++++ DATA SECTION ++++

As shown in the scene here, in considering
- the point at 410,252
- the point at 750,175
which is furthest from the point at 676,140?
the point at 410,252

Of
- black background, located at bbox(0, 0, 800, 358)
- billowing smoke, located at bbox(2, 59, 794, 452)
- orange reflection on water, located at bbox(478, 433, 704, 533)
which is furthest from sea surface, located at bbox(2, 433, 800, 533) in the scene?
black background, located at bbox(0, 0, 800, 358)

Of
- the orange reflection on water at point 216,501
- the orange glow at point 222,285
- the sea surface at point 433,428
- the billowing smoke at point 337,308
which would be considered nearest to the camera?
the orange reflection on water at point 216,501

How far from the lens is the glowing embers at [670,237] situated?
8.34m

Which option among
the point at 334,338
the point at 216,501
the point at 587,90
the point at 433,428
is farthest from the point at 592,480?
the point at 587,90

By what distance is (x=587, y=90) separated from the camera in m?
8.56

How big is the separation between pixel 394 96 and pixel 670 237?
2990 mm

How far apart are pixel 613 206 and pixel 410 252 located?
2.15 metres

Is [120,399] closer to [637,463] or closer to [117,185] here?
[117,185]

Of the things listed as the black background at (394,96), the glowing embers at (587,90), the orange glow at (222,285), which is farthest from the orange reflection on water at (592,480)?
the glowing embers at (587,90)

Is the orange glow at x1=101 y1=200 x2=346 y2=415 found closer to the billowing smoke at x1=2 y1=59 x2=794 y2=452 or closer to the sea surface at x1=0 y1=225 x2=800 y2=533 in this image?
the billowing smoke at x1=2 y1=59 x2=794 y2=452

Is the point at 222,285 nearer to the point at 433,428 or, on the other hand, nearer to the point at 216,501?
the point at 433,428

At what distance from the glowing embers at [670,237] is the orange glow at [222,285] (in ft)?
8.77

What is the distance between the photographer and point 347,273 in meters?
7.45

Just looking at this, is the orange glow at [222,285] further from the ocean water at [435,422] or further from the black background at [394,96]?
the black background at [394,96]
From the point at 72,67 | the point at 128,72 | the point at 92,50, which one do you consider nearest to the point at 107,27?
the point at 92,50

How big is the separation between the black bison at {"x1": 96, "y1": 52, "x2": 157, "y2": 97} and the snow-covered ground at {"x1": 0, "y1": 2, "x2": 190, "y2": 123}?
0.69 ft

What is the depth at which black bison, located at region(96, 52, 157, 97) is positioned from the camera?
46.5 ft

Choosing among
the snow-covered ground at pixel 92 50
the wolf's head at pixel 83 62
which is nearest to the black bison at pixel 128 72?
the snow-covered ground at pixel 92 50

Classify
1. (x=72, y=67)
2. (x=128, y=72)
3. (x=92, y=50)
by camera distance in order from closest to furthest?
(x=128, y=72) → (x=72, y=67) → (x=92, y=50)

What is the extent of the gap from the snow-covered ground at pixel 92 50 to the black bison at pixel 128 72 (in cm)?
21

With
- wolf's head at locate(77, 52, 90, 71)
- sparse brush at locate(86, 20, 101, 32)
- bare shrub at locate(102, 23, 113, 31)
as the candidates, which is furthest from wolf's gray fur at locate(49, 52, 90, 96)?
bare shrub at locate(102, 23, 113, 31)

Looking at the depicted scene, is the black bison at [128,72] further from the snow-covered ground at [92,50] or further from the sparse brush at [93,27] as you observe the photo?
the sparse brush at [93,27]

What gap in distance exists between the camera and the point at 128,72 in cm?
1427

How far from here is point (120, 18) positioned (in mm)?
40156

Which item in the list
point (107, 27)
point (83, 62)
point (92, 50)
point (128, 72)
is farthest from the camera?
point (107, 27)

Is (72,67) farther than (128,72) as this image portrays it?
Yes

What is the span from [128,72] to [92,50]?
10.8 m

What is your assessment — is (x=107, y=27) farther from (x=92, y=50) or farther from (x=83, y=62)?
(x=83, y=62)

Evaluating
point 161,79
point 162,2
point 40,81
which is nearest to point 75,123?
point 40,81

++++
++++ DATA SECTION ++++

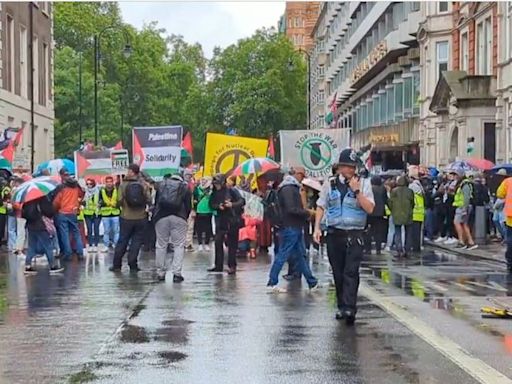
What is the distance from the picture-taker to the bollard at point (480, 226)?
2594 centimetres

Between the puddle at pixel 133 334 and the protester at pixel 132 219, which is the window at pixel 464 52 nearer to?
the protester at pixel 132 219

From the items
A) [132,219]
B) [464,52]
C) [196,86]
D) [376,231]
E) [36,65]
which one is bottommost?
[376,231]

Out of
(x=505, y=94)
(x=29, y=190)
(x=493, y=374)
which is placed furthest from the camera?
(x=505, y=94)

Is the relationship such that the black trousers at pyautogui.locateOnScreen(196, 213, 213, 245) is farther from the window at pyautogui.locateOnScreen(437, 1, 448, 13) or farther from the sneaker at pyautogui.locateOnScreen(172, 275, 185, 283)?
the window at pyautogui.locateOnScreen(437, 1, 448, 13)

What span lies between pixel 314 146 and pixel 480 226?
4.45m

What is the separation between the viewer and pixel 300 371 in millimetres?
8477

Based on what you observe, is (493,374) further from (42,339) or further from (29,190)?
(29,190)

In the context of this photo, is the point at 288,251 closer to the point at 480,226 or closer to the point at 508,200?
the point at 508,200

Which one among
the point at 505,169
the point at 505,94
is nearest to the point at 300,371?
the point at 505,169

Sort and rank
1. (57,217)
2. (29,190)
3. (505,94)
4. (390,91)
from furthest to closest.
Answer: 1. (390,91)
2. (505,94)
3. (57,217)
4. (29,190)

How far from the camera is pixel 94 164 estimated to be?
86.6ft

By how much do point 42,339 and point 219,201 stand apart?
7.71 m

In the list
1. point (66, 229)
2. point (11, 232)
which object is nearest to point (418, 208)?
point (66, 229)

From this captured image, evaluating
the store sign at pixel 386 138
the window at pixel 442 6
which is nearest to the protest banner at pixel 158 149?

++++
++++ DATA SECTION ++++

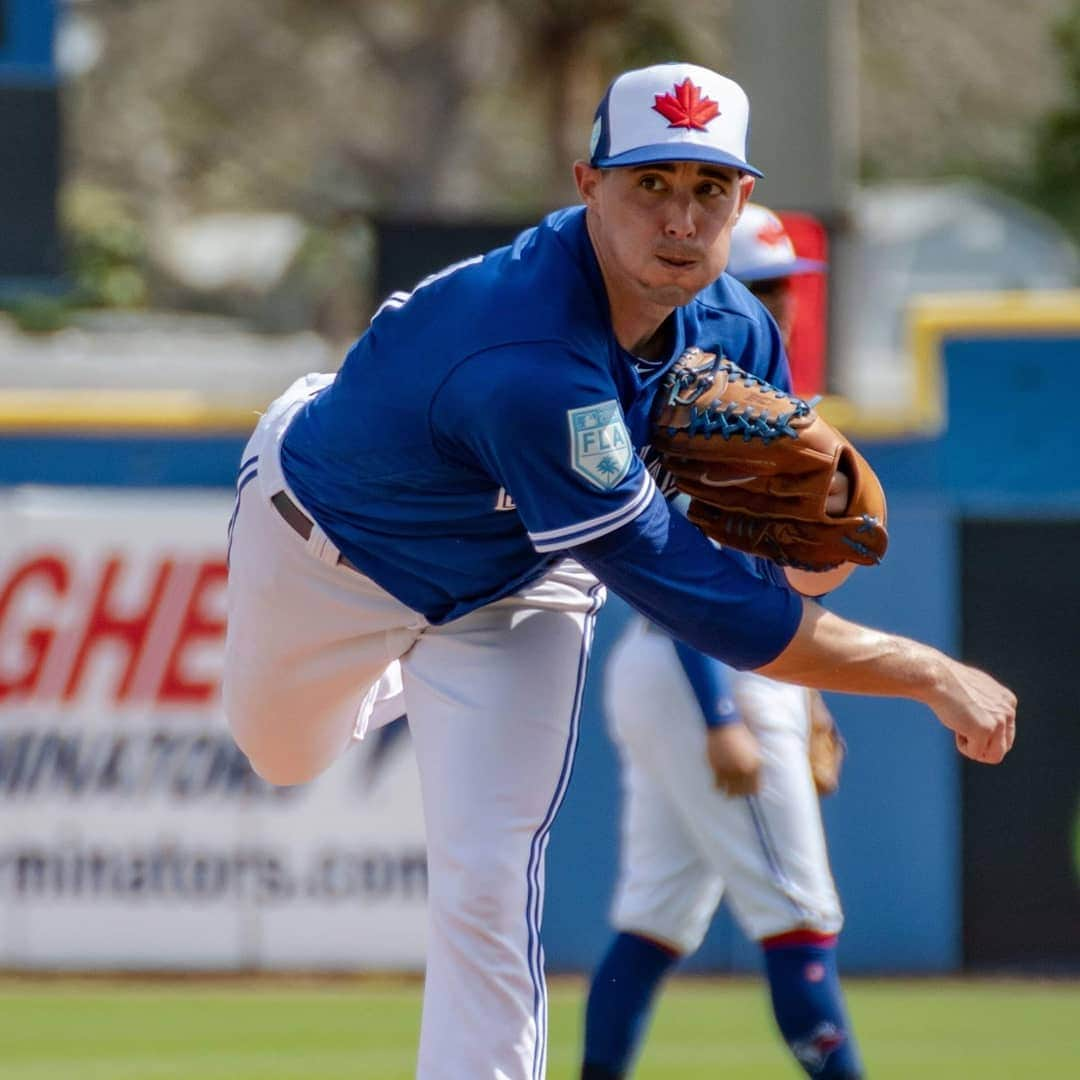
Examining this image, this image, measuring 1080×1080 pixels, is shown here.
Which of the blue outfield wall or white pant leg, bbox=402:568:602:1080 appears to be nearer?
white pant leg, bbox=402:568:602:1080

++++

- WHAT THE TASK ASKS
Pull out each line from the items above that contains the word "embers", copying it unchanged.

- RESULT FOR THIS TASK
How far from the lens is the glowing embers at [670,237] situated?
Of the things listed as the black background at (394,96), the glowing embers at (587,90), the orange glow at (222,285), which is farthest from the orange reflection on water at (592,480)?
the glowing embers at (587,90)
At what distance from the glowing embers at [670,237] is the orange glow at [222,285] (in ft)?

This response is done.